→ **Exercise details**
Set down the entries again word for word, without any of the images.

→ **Records for this exercise**
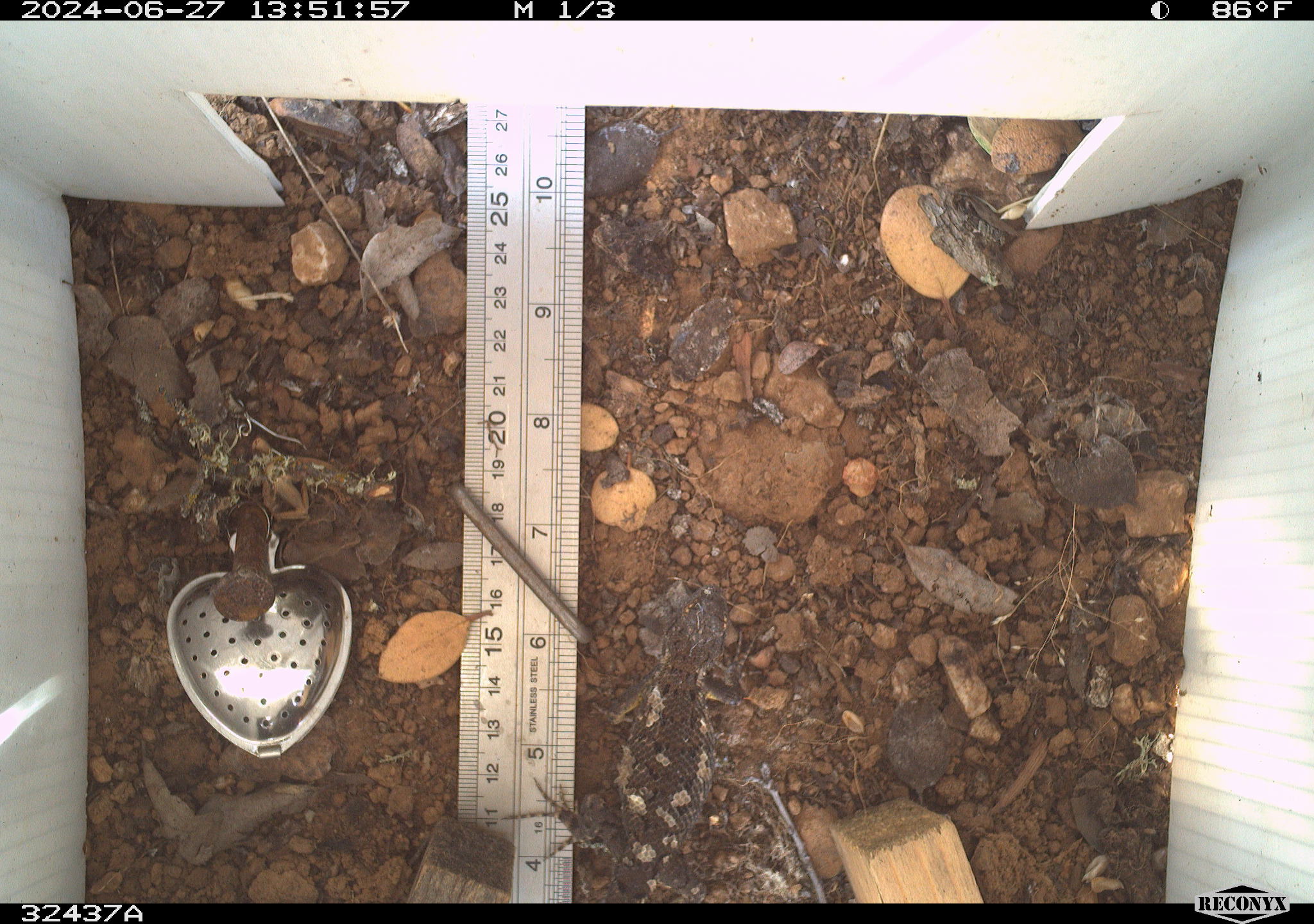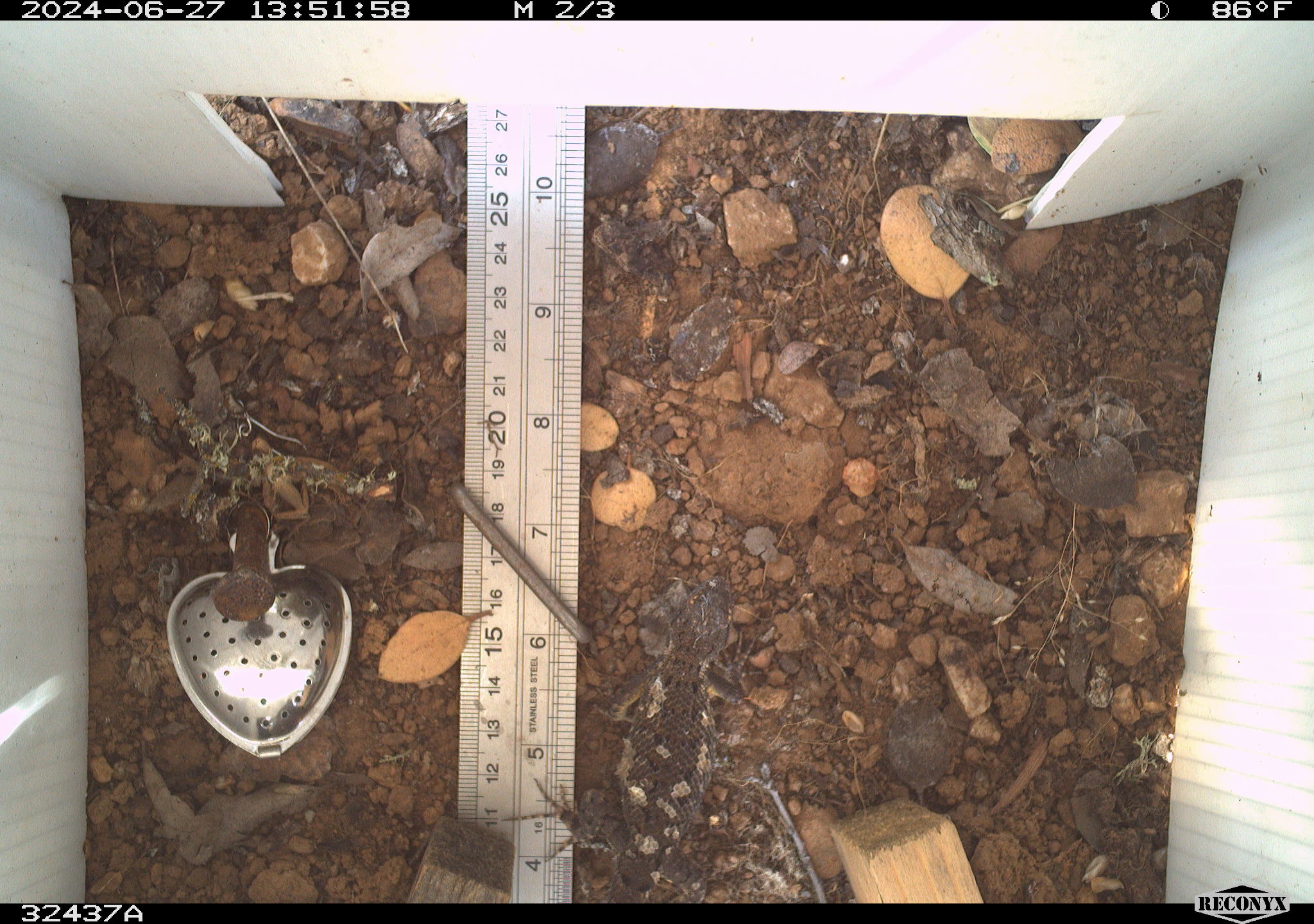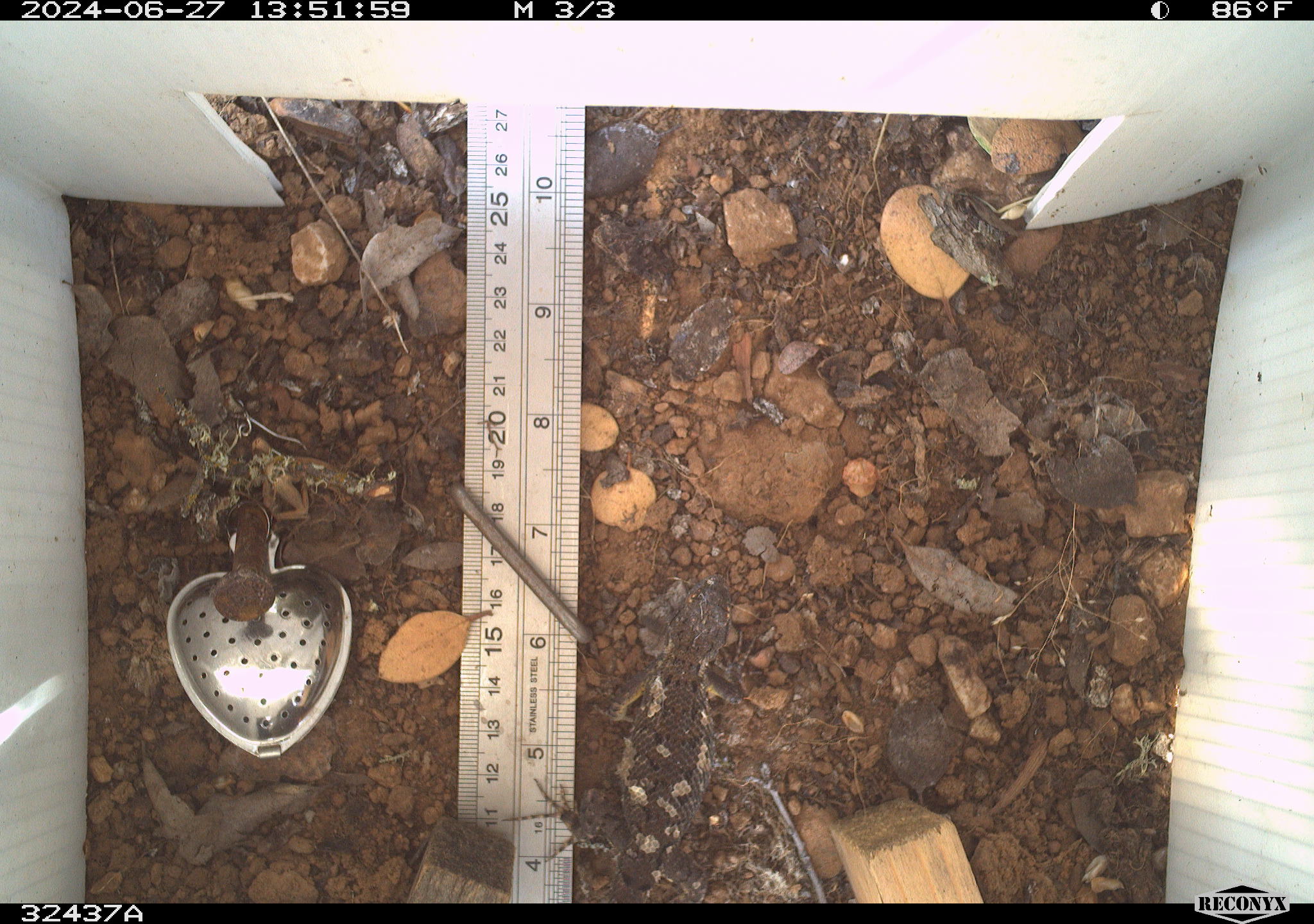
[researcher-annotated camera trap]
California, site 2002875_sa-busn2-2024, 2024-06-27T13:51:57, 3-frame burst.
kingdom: Animalia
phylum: Chordata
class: Reptilia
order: Squamata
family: Phrynosomatidae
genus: Sceloporus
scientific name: Sceloporus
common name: spiny lizards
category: sceloporus species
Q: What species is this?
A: Sceloporus species (spiny lizards) (Sceloporus).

→ **Finished exercise**
[researcher-annotated camera trap]
California, site 2002875_sa-busn2-2024, 2024-06-27T13:51:57, 3-frame burst.
kingdom: Animalia
phylum: Chordata
class: Reptilia
order: Squamata
family: Phrynosomatidae
genus: Sceloporus
scientific name: Sceloporus
common name: spiny lizards
category: sceloporus species
Q: What species is this?
A: Sceloporus species (spiny lizards) (Sceloporus).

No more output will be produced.